Q&A with Congressman Chris Pappas
Manchester resident Chris Pappas, U.S. representative for New Hampshire’s 1st Congressional District, got his start in politics while still in high school, enlisting as a volunteer in the winning gubernatorial 1996 campaign of then-NH Sen. Jeanne Shaheen. He began running for office on his own upon graduation from Harvard University in 2002, and hasn’t stopped running since.
He has worked his way up the political ladder, winning two terms as a state representative, two as Hillsborough County treasurer and three terms as District 4 Executive Councilor. In January, Pappas, 38, joined the large class of freshmen congressmen.
With his father and a brother-in-law, he is co-owner of the century-old family enterprise, the popular Puritan Backroom restaurant.

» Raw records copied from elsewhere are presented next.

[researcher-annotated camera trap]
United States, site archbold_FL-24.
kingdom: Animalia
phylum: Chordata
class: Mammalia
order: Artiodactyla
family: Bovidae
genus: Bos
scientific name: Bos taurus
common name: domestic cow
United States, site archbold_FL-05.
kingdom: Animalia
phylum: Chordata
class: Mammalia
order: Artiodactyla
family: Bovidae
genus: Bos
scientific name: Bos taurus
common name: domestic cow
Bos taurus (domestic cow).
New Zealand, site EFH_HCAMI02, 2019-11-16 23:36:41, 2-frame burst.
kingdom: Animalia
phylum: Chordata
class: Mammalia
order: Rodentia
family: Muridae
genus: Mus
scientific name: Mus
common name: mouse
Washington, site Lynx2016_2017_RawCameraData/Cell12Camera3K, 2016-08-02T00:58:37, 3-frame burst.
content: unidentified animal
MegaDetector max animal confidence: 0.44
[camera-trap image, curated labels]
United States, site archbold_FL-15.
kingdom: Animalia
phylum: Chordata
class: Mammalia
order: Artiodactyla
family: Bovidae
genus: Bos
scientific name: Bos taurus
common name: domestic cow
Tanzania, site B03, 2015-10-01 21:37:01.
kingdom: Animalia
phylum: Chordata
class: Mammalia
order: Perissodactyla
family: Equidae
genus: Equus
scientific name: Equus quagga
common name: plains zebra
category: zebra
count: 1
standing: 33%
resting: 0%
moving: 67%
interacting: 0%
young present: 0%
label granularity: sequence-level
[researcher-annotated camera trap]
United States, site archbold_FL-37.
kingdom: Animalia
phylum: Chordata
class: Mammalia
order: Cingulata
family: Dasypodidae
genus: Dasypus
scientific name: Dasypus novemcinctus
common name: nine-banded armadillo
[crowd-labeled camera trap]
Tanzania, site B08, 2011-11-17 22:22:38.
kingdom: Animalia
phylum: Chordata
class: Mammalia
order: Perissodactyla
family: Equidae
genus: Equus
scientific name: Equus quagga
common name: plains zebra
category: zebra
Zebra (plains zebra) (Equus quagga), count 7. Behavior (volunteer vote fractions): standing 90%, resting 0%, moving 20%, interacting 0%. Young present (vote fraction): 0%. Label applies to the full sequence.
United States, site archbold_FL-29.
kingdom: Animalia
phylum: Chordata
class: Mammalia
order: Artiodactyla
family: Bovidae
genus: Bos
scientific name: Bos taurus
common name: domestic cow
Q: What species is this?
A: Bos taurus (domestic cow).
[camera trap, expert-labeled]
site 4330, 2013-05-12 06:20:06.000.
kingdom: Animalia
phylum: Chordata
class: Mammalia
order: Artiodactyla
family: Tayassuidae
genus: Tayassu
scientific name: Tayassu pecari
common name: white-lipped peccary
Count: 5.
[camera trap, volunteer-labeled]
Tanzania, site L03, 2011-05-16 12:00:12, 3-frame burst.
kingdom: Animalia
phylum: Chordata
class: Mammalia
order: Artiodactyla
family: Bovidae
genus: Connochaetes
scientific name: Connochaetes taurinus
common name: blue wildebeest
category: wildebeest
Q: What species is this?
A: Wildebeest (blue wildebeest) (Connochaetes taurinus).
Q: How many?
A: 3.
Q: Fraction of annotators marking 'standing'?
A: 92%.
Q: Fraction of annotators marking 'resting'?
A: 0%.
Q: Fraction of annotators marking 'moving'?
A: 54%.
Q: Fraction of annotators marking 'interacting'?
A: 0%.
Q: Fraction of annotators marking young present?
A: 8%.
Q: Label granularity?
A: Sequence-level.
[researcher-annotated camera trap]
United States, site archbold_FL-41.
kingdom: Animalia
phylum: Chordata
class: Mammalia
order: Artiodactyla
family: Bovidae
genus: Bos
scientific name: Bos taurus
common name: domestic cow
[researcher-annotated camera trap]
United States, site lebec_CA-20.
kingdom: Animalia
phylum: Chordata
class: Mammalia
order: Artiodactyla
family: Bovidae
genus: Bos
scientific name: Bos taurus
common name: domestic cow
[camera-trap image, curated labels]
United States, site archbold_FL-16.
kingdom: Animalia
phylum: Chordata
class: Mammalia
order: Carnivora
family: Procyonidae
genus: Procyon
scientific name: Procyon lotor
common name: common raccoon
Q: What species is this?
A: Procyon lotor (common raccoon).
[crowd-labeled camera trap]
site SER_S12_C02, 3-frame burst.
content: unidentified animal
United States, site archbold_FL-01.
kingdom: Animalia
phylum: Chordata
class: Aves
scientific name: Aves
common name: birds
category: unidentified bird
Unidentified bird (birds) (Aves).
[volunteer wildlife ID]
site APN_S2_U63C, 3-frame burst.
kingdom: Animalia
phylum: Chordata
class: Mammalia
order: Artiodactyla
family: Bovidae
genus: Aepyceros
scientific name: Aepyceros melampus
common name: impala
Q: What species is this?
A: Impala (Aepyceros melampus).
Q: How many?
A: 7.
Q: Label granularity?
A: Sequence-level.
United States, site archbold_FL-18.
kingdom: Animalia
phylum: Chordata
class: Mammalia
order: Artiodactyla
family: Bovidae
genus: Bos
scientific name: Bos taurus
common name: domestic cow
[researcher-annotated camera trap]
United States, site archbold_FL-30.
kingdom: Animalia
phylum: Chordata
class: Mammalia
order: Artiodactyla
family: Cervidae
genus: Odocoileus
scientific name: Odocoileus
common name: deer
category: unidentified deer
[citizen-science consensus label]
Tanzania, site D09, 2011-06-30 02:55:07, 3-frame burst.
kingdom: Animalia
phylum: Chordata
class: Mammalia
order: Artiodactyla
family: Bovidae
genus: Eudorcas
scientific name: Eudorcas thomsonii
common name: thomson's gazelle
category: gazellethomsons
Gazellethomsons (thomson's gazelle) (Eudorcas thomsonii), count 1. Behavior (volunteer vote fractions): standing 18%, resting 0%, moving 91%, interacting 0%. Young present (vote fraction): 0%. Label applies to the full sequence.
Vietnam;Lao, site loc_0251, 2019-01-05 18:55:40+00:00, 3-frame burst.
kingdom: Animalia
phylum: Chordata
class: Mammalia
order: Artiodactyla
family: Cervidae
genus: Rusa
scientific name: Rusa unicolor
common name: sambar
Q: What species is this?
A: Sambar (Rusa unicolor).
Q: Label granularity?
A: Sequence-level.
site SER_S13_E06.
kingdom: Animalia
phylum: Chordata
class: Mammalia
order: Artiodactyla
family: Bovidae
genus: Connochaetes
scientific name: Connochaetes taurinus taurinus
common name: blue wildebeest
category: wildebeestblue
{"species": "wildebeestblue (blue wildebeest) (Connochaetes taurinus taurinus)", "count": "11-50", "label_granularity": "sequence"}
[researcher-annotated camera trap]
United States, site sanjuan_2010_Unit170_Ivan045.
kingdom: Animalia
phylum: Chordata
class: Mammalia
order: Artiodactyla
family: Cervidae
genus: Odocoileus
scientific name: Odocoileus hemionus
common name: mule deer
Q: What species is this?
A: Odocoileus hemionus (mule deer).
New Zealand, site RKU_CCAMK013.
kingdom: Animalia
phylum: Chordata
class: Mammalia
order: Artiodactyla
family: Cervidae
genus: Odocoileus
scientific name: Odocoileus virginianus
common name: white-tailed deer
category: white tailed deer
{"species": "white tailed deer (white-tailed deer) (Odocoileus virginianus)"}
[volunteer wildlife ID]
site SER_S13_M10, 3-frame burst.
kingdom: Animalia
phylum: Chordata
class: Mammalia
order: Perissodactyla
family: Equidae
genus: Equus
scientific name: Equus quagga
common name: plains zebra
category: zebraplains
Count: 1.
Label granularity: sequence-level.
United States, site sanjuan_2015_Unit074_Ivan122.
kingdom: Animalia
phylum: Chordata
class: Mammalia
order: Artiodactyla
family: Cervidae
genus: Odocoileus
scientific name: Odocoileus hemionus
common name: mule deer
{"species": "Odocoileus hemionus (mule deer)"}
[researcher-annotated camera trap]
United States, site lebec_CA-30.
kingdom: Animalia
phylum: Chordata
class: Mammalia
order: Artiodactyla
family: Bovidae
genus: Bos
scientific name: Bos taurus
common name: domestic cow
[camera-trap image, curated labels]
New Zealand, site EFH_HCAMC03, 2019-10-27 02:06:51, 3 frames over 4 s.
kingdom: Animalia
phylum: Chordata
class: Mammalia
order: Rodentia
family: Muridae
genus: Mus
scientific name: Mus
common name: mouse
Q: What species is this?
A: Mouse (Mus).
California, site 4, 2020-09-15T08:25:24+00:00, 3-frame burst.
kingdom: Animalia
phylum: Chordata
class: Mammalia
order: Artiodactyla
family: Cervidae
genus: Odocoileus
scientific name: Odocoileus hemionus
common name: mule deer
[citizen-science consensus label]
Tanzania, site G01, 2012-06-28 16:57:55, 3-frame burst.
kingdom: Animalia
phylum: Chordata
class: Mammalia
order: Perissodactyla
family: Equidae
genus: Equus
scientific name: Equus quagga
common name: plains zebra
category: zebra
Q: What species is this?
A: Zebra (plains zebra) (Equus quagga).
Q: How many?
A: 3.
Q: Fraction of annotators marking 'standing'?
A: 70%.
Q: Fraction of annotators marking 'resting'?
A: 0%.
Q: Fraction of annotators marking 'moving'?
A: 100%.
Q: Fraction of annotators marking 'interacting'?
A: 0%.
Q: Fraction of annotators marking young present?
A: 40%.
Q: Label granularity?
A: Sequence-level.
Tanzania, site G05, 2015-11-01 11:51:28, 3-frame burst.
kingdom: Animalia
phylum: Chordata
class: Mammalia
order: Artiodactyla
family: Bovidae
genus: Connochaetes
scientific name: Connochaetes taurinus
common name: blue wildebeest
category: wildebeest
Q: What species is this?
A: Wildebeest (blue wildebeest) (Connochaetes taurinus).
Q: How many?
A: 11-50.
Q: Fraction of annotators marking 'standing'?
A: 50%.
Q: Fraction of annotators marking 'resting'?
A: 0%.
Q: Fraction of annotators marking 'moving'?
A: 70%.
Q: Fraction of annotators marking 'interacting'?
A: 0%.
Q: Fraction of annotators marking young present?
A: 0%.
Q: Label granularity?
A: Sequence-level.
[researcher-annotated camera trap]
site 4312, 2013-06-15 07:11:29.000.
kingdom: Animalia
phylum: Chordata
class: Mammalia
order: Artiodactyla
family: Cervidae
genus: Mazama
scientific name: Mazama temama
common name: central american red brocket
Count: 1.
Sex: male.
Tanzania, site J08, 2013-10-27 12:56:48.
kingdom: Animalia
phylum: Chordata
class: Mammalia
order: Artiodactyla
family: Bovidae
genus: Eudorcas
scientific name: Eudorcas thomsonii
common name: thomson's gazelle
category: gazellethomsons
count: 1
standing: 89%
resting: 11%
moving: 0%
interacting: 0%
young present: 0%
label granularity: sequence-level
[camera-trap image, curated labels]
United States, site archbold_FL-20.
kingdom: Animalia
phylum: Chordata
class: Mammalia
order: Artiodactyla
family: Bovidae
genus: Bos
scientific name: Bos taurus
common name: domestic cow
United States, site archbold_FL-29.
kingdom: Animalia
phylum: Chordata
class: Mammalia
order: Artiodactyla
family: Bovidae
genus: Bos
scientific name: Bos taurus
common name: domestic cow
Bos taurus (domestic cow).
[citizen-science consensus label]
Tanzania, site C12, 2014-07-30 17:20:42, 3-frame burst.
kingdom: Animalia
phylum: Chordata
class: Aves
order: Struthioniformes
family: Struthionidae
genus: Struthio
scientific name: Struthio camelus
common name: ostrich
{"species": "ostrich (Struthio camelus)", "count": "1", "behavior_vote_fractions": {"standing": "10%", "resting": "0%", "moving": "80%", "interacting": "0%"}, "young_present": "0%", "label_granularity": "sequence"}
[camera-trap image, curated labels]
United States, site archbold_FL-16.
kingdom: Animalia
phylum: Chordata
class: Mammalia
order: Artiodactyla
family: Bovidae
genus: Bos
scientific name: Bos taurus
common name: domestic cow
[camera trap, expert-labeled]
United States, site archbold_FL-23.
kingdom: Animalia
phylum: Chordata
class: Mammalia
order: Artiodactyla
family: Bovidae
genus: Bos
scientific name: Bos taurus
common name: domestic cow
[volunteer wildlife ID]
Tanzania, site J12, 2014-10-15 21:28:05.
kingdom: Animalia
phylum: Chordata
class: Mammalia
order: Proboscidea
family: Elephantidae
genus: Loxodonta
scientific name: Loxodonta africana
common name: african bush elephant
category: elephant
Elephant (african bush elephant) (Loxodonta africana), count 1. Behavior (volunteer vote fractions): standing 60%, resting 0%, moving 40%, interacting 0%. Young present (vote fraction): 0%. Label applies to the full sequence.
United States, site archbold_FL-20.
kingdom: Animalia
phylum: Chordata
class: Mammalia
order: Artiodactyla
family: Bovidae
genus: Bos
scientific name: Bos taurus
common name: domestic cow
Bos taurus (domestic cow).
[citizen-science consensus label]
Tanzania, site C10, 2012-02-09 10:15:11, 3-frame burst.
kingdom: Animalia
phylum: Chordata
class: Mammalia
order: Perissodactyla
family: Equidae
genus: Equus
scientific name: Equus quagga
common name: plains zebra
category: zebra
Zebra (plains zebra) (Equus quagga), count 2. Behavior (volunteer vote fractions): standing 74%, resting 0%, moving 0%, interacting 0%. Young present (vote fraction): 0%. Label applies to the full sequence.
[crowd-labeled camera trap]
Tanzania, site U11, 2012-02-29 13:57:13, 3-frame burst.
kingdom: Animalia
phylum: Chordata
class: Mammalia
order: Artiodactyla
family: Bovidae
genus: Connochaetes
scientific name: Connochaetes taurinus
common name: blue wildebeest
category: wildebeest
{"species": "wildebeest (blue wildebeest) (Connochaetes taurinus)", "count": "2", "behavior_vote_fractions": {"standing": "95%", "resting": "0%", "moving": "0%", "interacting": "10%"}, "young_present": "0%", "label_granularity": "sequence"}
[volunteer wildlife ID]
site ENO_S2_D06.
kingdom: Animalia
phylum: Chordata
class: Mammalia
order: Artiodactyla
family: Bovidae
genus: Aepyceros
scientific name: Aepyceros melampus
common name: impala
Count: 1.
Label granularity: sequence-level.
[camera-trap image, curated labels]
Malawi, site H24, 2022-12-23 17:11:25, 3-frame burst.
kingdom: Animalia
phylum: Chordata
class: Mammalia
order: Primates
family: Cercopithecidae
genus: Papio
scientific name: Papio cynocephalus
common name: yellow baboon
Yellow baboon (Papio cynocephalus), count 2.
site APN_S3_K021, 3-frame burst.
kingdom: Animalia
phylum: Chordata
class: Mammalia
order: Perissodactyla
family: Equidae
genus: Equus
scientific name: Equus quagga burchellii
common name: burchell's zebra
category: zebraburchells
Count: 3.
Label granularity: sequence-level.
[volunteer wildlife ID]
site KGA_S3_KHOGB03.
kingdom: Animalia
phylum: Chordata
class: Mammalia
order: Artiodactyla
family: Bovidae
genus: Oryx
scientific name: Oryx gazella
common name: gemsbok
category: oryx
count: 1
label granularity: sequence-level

Q. What’s it like to be a freshman congressman in the age of Trump?
A. It’s an incredible honor to be here representing the people of New Hampshire, but it’s also frustrating, because when I came here we were in the middle of the longest government shutdown in American history. I think the way we came out of that shutdown gives hope for our ability to get things done over the next couple of years.
Q. How can you be so optimistic, given the gridlock of a divided Congress and the increased polarization over the last couple of years?
A. I’m not trying to discount the polarization that exists. But I feel lucky to be serving on two committees where there is a big bipartisan consensus — Veterans Affairs and Transportation and Infrastructure. Those are both based on things where we have a great opportunity to move forward with legislation and develop a strategy that can gain bipartisan support. They may not be committees that are on television every night or covered by cable news, but I’m confident they’re going to have a lot to show for these two years.
Q. Before you were even sworn in, you signed on to something called the For the People Act, promoted as a reform bill that would “end the culture of corruption in Washington.” How would it do that?
A. The first priority of being in the majority is making sure we’re strengthening our democracy. The feedback I was getting from people when I was campaigning is that corporations and special interests are having an outsized influence in Washington and that has its impact on policy. The House supports campaign finance reform and limits on the influence of dark money in our elections.
Q. What about healthcare?
A. We’ve had a number of votes this session to go beyond the Affordable Care Act and to look for a sensible solution to make coverage work for individuals.
One of the areas we’re working on is lowering the cost of prescription drugs and ensuring that generic drugs can get to market more quickly. We’ve considered ways to shore up the ACA healthcare exchanges. So we look for bipartisan measures to curb the cost of healthcare in America. We want sensible action around the healthcare system, so everyone doesn’t go bankrupt when they get sick.
Q. What do you think Congress should do about the immigration crisis?
A. During the government shutdown, the House and Senate added infrastructure security at the southern border. We need to ensure there are adequate facilities and an adequate number of judges to hear the cases. It was only a few years ago that we saw immigration reform passing in the Senate, and I hope to see us achieving that kind of support again. It’s important for our American way of life to have a well-defined system for immigration.
Q. You’ve mentioned bipartisan consensus on the need for infrastructure improvements on roads, bridges, etc. Yet the national debt now exceeds $22 trillion and no one seems to be talking about fiscal responsibility.
A. As we look for ways to invest in our infrastructure and the economic future of this country, we can’t continue to put it on the national credit card.
We all understand we have to work to improve our nation’s infrastructure — roads, bridges, airports, protecting water systems, broadband. The question Republicans and Democrats are working through now is how we create stable funding for that. I think that’s going to be a part of moving forward at a very significant pace.
Q. It’s been widely reported that some of your colleagues in the House are eager to begin impeachment proceedings against President Trump, while Speaker Pelosi is trying to rein in that effort, at least for now. Where do you stand on impeachment?
A. We have to unpack the findings of the Mueller report. Many committees have to do that work. It’s critical that we hear from Mueller himself, as well as others to help us see the fuller picture. There appears to be a concerted effort by a partisan Justice Department to misrepresent Mueller’s findings, and so more work needs to be done to study and understand the work that he did over the past several months. Congress has a critical role to play in oversight.